Framework of our approach: the whole framework includes feature extractor, the TDPN network and the post-processing. Our TDPN network consists of modified SSAD basic layers, Temporal Deconvolution Fusion (TDF) modules, anchor layers and prediction layers. NMS is used to filter out duplicate detection results

Temporal Action Detection. Affected by the object detection methods, temporal action detection approaches are also broadly divided into “proposals by classification” framework and unified framework. For the previous framework, many methods for generating action proposals have been proposed, such as Sparse-prop [9] and TURN [6]. In the classification process, earlier works [11, 17, 33] mainly use hand-crafted features to classify action proposals. Recently, many approaches extract appearance and motion features using deep neural network [31, 34, 35] to detect action instances, which improves detection performance. Segment-CNN [35] proposes three segment-based 3D ConNets for detecting action: proposal network, classification network and localization network. Structured segment network (SSN) [34] models temporal structure of action instances via a structured temporal pyramid and a decomposed discriminative model. Based on Faster R-CNN framework, recently proposed TAL-Net [3] network improves receptive field alignment by a multi-tower network and exploits temporal context by extending receptive fields. Different from TAL-Net network, our TDPN model constructs temporal feature pyramid by using temporal convolution and deconvolution for detecting action instances directly without proposal generation process. UntrimmedNet [27] is a weakly supervised architecture, in which classification module and selection module are developed to learn action models and detect action instances respectively. Recurrent neural networks (RNNs) are also used to learn temporal information in many action detection methods [32, 33]. The unified framework eliminates the proposal generation stage and predict action categories and location offsets simultaneously, such as SSAD [16] and SS-TAD [12]. Our TDPN model also adopts the unified framework to detect action instances in untrimmed videos.

3 Approach

In this section, we introduce our Temporal Deconvolution Pyramid Network (TDPN) and the training procedure. As shown in Fig. 1, the whole architecture of system consists of feature extractor, the TDPN network and the post-processing. Initial feature pyramid is obtained by temporal convolution in modified SSAD basic layers, and a new Temporal Deconvolution Fusion (TDF) module is developed to extract strong semantic features with multiple temporal resolution. In the post-processing, NMS is used to remove repeatable results to obtain final detection results. We will describe each component and training procedure in details.

Fig. 2.

Unit-level feature extraction. A untrimmed video is divided into units which consists of frame volume and stacked optical flow and unit-level feature sequences are extracted by two-steam network as the input of our TDPN model

3.1 Video Unit Feature Extraction

We adopt deep two-stream network [30] to extract feature sequences as the input of TDPN model, where spatial CNN network uses ResNet [8] model and temporal CNN network adopts BN-Inception model [10]. A untrimmed video V is divided into \({T_v}/{m_u}\) consecutive units where \({m_u}\) is the number of frames in a unit and \({T_v}\) is the number of frames in V. We pad the video in tail with last frame so that each unit has the same length \({m_u}\). Note that units are not overlapped with each other. As shown in Fig. 2, a frame volume with 8 frames is sampled uniformly from a unit, which is fed into the spatial network to extract features of “Flatten_673” layer. We compute the mean of these 8 feature vectors as unit-level appearance feature. Stacked optical flow field is calculated from 6 consecutive frames at the center of a unit, which is fed into the temporal network to extract motion feature of “global pool” layer. The appearance feature vector and the motion feature vector are concatenated as the feature vector of a unit.
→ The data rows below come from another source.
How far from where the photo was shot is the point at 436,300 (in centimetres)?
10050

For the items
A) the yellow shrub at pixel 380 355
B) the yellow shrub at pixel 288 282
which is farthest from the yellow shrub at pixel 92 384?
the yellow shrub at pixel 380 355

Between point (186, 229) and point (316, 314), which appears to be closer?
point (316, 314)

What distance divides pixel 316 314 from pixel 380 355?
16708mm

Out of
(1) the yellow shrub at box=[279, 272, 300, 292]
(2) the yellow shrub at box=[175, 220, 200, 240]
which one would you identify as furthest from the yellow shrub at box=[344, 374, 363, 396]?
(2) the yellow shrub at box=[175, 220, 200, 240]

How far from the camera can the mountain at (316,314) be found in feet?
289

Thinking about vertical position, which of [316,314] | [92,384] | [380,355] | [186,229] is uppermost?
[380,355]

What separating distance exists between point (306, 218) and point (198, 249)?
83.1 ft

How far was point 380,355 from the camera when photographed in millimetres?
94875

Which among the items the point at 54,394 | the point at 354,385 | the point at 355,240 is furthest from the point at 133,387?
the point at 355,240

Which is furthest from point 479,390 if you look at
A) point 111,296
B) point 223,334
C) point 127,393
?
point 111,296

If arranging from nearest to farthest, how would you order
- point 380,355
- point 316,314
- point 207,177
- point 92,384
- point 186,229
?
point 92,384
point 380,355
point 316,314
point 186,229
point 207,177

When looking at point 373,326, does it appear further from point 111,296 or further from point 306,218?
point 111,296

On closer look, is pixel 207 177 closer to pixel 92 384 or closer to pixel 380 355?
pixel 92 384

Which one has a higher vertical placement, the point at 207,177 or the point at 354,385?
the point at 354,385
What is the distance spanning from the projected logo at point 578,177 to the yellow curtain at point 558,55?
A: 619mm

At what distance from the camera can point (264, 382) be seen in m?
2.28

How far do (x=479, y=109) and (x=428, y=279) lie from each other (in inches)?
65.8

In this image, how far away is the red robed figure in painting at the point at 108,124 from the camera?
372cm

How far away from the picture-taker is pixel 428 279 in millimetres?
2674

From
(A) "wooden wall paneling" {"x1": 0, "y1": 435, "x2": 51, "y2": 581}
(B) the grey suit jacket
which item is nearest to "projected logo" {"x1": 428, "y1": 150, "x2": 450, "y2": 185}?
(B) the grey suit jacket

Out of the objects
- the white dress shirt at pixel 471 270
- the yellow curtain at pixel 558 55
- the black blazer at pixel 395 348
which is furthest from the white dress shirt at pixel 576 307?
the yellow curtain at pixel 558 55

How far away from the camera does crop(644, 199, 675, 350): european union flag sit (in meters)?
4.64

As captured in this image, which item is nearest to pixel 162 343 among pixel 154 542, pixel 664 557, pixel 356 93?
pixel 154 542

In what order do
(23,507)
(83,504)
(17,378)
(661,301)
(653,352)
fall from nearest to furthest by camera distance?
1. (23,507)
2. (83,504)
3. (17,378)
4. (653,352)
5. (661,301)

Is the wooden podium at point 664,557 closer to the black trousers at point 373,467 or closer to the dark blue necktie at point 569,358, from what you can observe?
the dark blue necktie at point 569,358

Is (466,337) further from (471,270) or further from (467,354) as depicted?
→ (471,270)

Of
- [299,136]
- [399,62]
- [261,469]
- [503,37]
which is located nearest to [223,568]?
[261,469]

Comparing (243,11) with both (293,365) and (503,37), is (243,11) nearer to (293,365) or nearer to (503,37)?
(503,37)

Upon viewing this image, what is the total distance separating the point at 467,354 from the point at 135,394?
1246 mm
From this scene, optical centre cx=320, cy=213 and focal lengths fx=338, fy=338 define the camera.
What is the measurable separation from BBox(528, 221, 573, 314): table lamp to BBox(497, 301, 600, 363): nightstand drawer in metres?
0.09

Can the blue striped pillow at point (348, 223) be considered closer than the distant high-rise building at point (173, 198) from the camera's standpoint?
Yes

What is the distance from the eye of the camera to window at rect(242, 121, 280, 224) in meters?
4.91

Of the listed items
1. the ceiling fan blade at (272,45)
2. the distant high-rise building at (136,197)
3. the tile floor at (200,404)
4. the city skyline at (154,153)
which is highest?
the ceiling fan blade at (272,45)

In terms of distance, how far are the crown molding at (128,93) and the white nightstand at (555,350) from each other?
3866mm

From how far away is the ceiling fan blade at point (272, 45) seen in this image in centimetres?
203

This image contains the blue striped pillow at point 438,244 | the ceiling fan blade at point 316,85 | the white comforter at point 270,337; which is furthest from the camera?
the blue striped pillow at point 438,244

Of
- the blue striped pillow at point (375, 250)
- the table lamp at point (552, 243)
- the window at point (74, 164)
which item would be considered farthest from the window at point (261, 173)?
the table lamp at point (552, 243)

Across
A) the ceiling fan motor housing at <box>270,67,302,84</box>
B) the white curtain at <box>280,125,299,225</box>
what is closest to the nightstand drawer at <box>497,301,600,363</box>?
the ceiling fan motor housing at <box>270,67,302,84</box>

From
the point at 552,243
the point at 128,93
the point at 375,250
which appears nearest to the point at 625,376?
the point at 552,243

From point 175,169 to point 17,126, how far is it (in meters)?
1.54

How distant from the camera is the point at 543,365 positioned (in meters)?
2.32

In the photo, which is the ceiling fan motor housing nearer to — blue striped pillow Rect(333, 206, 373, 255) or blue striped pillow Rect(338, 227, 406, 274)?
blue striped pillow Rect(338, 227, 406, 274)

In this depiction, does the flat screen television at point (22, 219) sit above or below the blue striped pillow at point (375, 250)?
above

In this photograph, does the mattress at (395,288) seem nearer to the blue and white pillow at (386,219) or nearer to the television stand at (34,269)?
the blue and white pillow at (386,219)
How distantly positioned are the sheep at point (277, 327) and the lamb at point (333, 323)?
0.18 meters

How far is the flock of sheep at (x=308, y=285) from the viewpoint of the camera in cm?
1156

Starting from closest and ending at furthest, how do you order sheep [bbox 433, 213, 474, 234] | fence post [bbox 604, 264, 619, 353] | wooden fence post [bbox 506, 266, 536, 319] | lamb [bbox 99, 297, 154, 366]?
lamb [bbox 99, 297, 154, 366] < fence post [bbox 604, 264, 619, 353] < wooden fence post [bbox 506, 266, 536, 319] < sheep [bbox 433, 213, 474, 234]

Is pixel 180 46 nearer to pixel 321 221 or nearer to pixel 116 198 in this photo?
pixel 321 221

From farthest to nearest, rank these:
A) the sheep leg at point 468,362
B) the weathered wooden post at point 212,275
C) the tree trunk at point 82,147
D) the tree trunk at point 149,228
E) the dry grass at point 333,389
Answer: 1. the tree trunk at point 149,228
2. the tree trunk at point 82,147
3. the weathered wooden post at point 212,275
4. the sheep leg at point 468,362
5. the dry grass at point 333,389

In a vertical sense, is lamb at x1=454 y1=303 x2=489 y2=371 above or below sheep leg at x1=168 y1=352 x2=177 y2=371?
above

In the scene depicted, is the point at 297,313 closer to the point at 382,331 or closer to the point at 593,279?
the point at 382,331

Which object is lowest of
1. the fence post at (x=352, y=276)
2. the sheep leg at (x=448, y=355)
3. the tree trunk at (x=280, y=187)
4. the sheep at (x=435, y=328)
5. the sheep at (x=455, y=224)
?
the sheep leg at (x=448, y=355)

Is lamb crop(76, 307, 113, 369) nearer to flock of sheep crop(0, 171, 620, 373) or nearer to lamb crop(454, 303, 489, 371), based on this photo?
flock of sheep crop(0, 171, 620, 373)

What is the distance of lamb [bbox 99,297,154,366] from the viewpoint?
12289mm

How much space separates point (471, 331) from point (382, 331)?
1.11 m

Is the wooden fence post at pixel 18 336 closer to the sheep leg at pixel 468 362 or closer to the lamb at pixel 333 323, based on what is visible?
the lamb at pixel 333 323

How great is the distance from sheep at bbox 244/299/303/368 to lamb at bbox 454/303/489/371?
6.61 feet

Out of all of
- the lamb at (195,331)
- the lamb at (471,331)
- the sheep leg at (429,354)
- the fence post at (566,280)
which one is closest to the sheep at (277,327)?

Given a untrimmed video V, we can extract a unit-level feature sequence. Since the length of video is various, we use a sliding window with fixed length to divide the feature sequence into segments as the input of the TDPN model.

3.2 TDPN Network

We propose the TDPN model, which consists of modified SSAD basic layers, Temporal Deconvolution Fusion (TDF) modules, anchor layers and prediction layers. A key innovation is to strengthen semantics of multiscale features by using TDF modules in the top-down pathway, which improves significantly detection performance. The post-processing step of TDPN model is simple and only NMS is used to filter out duplicate detection results.

Modified SSAD Basic Layers. In the bottom-up pathway of our TDPN model, the modified SSAD basic layers is used, which consists of base layers and three temporal convolutional layers, as shown in Fig. 1.

The original base layers of SSAD [16] network contains two temporal convolutional layers for increasing the size of receptive fields and two temporal max pooling layers for shortening feature maps. Note that the max pooling layers are removed in the base layers of TDPN model since the temporal length of input features needs to remain unchanged in these layers. Then three temporal convolutional layers are stacked to extract initial feature maps with multiple temporal resolution. We denote the feature map of l-th temporal convolutional layer in the bottom-up pathway as \(F_E^l \in {R^{{L_l} \times {T_l}}}\). The output feature maps of these convolutional layers are \(F_E^1\), \(F_E^2\) and \(F_E^3\) with size \({L_w}/2 \times 512\), \({L_w}/4 \times 512\) and \({L_w}/8 \times 512\) respectively.

Temporal Deconvolution Fusion Module. As shown in Fig. 3, Temporal Deconvolution Fusion (TDF) module in each pyramid hierarchy of the top-down pathway is comprised of temporal deconvolutional layers, fusion sub-module, temporal convolutional layers and batch normalization layers, which is used to fuse semantically strong, temporally coarser features from top-down pathway and temporally fine features from bottom-up pathway.

The temporal deconvolution is actually the transpose of temporal convolution rather than an actual deconvolution, which is a convolutional form of sparse coding. Filters of the temporal deconvolutional layers can be parameterized by weights \({W_l} \in {R^{{T_l} \times d \times {T_{l - 1}}}}\) and biases \({b_l} \in {R^{{T_l}}}\), where d is the duration of filters, \({T_l}\) and \({T_{l - 1}}\) respectively indicate the number of filters in the l-th and \((l-1)\)-th deconvolutional layer. The output vector \({E_t}\) of the l-th deconvolutional layer at time step t is

$$\begin{aligned} E_t^l = f(\sum \limits _{t' = 1}^d {\left\langle {W_{t'}^l,E_{t + d - t'}^{l - 1}} \right\rangle + {b^l}} ){} {} {}, \end{aligned}$$

(1)

Where \(f( \bullet )\) is the activation function, \(E_{t + d - t'}^{l - 1}\) is the activation vector of the \((l-1)\)-th deconvolutional layer at the time step \((t + d - t')\).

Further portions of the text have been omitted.